Telangana was carved out of Andhra Pradesh in 2014 through the Andhra Pradesh Reorganisation Act passed by the then Congress-led central government, a move BRS frames as a belated concession rather than a gift. Water distribution from shared river systems, particularly for agriculture, has remained a live grievance since bifurcation.
Policy Backdrop
Irrigation access has been a defining issue in Telangana politics since statehood. The BRS governments between 2014 and 2023 prioritised large-scale irrigation infrastructure, including the Kaleshwaram Lift Irrigation Scheme, positioning water delivery as a core electoral promise to farmers. The Congress administration has faced sustained BRS criticism over the pace of water releases and the operational status of irrigation projects inherited from its predecessor.
KTR's language — 'జలసాధన పోరాటాలు' ('water-rights struggles') — situates the current dispute within a longer continuum of resource agitations, framing the irrigation standoff not as a technical failure but as a political betrayal with historical precedent.
Stakeholders and Impact
Telangana farmers, particularly those dependent on canal and lift irrigation for the kharif (monsoon) sowing season, are the immediate constituency invoked in KTR's post. BRS cadres have historically mobilised around water issues, and the post signals the party may escalate street-level protests if the government does not act. The Congress state government has not issued an immediate formal response to the post.

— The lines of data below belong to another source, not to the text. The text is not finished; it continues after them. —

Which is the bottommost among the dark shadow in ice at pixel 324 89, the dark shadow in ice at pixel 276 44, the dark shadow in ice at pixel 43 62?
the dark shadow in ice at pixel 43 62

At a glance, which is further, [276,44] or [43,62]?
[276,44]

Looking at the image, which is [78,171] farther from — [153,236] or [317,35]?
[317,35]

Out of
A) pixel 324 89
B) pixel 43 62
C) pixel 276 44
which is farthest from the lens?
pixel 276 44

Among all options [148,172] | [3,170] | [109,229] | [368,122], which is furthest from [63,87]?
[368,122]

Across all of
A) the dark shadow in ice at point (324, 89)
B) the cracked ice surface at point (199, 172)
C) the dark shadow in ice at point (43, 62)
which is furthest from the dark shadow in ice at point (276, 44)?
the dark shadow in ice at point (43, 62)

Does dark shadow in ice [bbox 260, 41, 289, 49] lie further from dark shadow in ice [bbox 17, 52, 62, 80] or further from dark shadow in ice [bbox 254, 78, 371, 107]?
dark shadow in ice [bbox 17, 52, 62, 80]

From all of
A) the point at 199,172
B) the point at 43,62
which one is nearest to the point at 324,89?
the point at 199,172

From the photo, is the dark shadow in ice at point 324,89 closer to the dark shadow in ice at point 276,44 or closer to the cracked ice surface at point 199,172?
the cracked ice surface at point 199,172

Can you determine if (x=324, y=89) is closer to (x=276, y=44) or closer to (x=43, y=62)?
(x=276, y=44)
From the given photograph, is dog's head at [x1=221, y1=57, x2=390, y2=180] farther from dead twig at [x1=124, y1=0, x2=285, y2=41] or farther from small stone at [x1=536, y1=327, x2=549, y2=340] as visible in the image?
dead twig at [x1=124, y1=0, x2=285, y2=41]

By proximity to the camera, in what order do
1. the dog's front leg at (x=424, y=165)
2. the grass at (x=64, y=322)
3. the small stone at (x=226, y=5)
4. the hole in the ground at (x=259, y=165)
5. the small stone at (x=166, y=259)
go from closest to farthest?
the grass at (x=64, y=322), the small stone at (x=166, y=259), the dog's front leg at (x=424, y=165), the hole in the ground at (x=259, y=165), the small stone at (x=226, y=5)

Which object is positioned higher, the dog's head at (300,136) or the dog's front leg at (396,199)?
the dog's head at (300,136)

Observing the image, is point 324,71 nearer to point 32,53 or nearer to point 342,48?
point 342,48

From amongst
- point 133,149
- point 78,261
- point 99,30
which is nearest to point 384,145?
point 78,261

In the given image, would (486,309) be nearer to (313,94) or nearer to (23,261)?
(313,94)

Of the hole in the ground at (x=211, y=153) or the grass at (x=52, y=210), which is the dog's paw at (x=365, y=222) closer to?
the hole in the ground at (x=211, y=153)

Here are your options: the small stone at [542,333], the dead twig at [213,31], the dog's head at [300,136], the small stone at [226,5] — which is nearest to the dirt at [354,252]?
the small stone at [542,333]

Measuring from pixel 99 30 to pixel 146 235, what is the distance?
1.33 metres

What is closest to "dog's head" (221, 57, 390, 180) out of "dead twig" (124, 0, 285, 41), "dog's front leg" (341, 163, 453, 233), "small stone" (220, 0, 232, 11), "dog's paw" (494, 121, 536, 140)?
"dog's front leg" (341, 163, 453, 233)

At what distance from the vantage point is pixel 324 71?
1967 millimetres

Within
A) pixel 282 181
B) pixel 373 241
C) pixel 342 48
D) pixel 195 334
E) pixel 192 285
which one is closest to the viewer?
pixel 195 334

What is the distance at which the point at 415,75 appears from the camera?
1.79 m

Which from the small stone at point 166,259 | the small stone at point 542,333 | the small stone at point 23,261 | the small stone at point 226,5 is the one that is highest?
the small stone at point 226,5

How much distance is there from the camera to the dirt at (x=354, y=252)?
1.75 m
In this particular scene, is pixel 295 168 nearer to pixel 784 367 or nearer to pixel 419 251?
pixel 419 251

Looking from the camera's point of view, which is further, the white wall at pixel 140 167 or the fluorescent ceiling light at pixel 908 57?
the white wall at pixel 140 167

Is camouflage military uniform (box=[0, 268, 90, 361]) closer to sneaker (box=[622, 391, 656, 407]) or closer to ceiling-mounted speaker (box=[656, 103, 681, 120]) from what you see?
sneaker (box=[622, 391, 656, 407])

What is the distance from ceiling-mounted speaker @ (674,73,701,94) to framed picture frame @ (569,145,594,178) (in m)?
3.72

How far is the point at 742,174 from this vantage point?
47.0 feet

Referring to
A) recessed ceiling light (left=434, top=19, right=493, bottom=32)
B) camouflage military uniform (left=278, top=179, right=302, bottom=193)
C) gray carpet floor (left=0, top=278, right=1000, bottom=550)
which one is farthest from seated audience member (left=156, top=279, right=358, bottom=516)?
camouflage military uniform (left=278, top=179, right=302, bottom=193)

The rhetoric also carries intra-party significance for BRS, which has been rebuilding its opposition identity after its 2023 defeat. Invoking martyrs of the statehood movement is a tested strategy to energise the party base and reclaim the narrative of regional pride.
What's Next
Political observers will watch whether BRS translates KTR's online broadside into organised farmer protests or formal legislative pressure when the Telangana assembly is next in session. The Congress government's response — or silence — on irrigation releases will determine whether this dispute hardens into a sustained agitation heading into the next electoral cycle. With kharif sowing windows narrow, any delay in water releases could sharpen farmer anger and give the opposition a concrete, ground-level grievance to exploit.